**Try it:** The data follows this line. Copy verbatim the line with "young present: 0%" and each line after it to the end.

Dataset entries
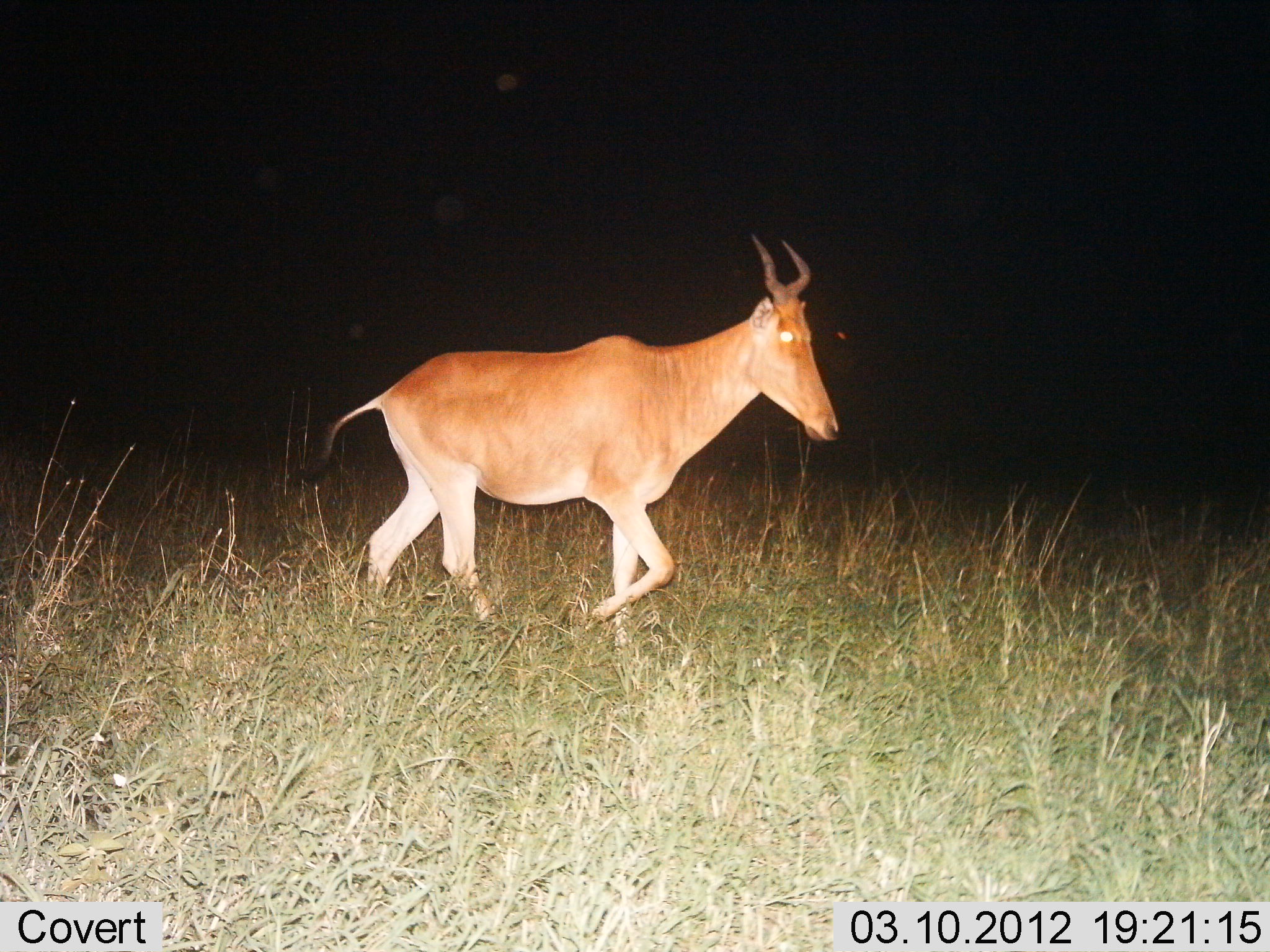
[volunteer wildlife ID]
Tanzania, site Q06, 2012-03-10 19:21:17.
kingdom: Animalia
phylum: Chordata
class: Mammalia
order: Artiodactyla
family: Bovidae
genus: Alcelaphus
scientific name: Alcelaphus buselaphus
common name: hartebeest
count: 1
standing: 7%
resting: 0%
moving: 96%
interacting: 0%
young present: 0%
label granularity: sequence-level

**Answer space:**
young present: 0%
label granularity: sequence-level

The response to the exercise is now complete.